**What you will do:**
1. Answer these questions from the excerpt on -frounding-math, one per line:
(a) On which architecture did the patch pass bootstrap and regtest?
(b) What is the new pass added in passes.def called?
(c) Which pragma is listed under "Nice to have" for parsing?
2. Decide whether each statement agrees with the excerpt on -frounding-math. Answer yes or no, and quote the words that decide it.
(a) The lowering was put in its own pass because it has to run at -O0.
(b) The first patch already handles vectors.
(c) The author would rather wait for one mega-patch that does everything.
3. Reproduce the passage of the excerpt on -frounding-math from "PR middle-end/34678" to "expand_FENV_DIV): New functions.".

**Excerpt to read:**
====================
Series	Start implementing -frounding-math \| expand Start implementing -frounding-math

Marc Glisse June 22, 2019, 4:10 p.m. UTC

Hello,

as discussed in the PR, this seems like a simple enough approach to handle 
FENV functionality safely, while keeping it possible to implement 
optimizations in the future.

Some key missing things:
- handle C, not just C++ (I don't care, but some people probably do)
- handle vectors (for complex, I don't know what it means)

Then flag_trapping_math should also enable this path, meaning that we 
should stop making it the default, or performance will suffer.

Nice to have:
- parse the fenv_access pragma and make it set flag_rounding_math or similar.
- sqrt

All the optimizations can come later (I count having different functions 
for flag_rounding_math and flag_trapping_math as one such optimization).


I put the lowering in its own pass, because it needs to run at -O0 and 
there aren't that many passes at -O0 where I could put it. It would 
probably be better to handle this directly during expansion, but with my 
knowledge of the compiler it was easier to lower it before.

This patch passes bootstrap+regtest on x86_64. I expect it may break a few 
testcases on some targets (arm?) that check that we optimize some things 
even with -frounding-math, but as far as I am concerned those do not count 
as regressions because -frounding-math was never really implemented, so I 
would encourage target maintainers to xfail those for now.

I'd like to handle this incrementally, rather than wait for a mega-patch 
that does everything, if that's ok. For instance, I didn't handle vectors 
in this first patch because the interaction with vector lowering was not 
completely obvious. Plus it may help get others to implement some parts of 
it ;-)

2019-06-24  Marc Glisse  <marc.glisse@inria.fr>

         PR middle-end/34678
gcc/cp/
         * typeck.c (cp_build_binary_op): Generate internal functions for float
         operations with -frounding-math.

gcc/
         * Makefile.in: Handle new file gimple-lower-fenv.cc.
         * gimple-lower-fenv.cc: New file.
         * internal-fn.c (expand_FENV_PLUS, expand_FENV_MINUS, expand_FENV_MULT,
         expand_FENV_DIV): New functions.
         * internal-fn.def (FENV_PLUS, FENV_MINUS, FENV_MULT, FENV_DIV): New
         internal functions.
         * passes.def (pass_lower_fenv): New pass.
         * tree-pass.h (make_pass_lower_fenv): Declare new function.

Richard Biener June 22, 2019, 4:58 p.m. UTC | #1

On June 22, 2019 6:10:15 PM GMT+02:00, Marc Glisse <marc.glisse@inria.fr> wrote:
>Hello,
>
>as discussed in the PR, this seems like a simple enough approach to
>handle 
>FENV functionality safely, while keeping it possible to implement 
>optimizations in the future.
>
>Some key missing things:
>- handle C, not just C++ (I don't care, but some people probably do)

As you tackle C++, what does the standard say to constexpr contexts and FENV? That is, what's the FP environment at compiler - time (I suppose FENV modifying functions are not constexpr declared). 

>- handle vectors (for complex, I don't know what it means)
>
>Then flag_trapping_math should also enable this path, meaning that we 
>should stop making it the default, or performance will suffer.
====================
**Available data:**
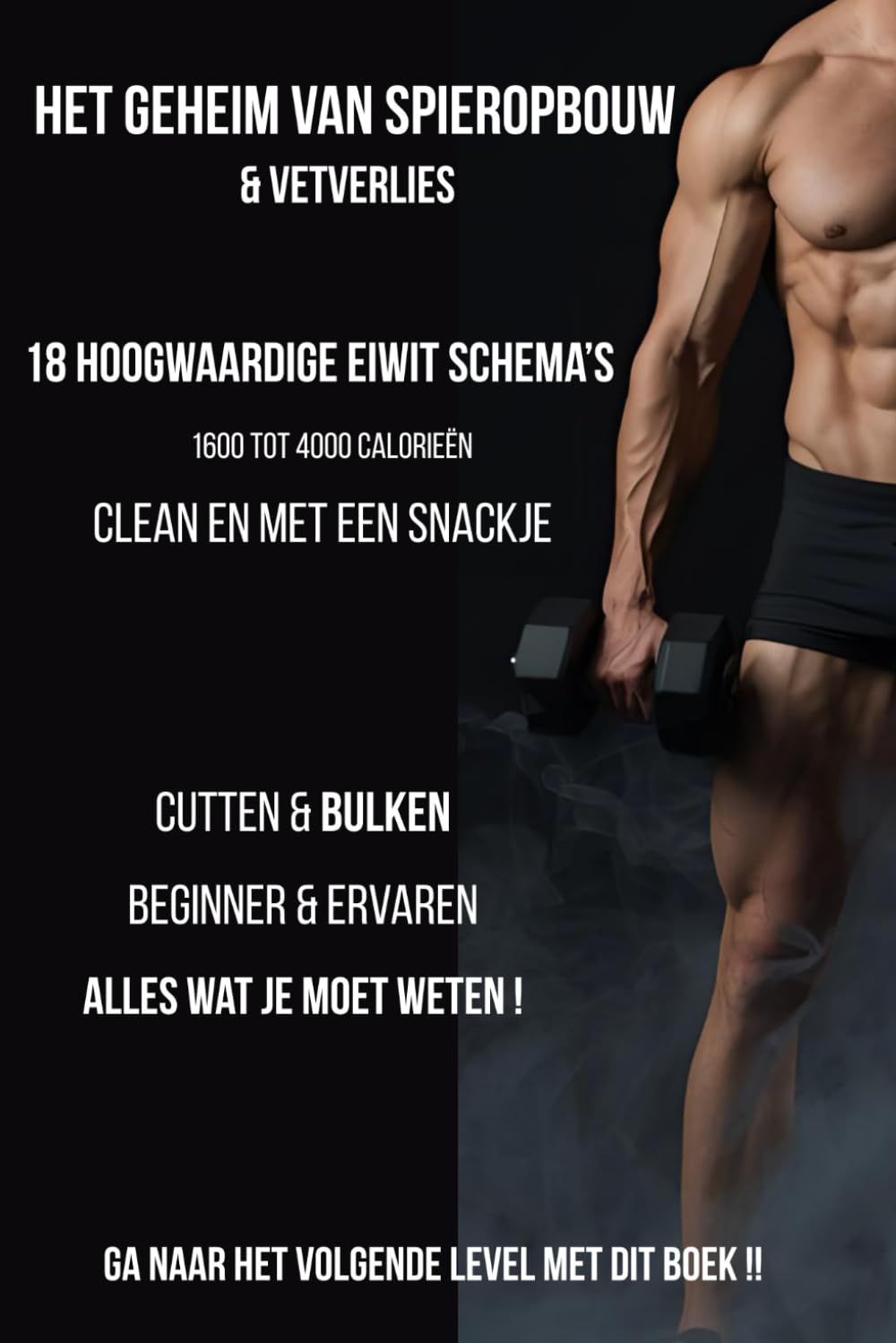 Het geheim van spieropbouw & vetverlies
====================
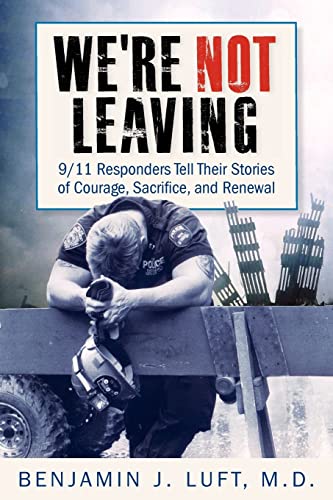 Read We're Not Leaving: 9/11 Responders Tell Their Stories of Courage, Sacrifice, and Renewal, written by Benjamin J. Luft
====================
**Expected responses:**
1.
(a) x86_64
(b) pass_lower_fenv
(c) fenv_access

2.
(a) Yes: "I put the lowering in its own pass, because it needs to run at -O0"
(b) No: "I didn't handle vectors in this first patch"
(c) No: "I'd like to handle this incrementally, rather than wait for a mega-patch that does everything"

3.
PR middle-end/34678
gcc/cp/
         * typeck.c (cp_build_binary_op): Generate internal functions for float
         operations with -frounding-math.

gcc/
         * Makefile.in: Handle new file gimple-lower-fenv.cc.
         * gimple-lower-fenv.cc: New file.
         * internal-fn.c (expand_FENV_PLUS, expand_FENV_MINUS, expand_FENV_MULT,
         expand_FENV_DIV): New functions.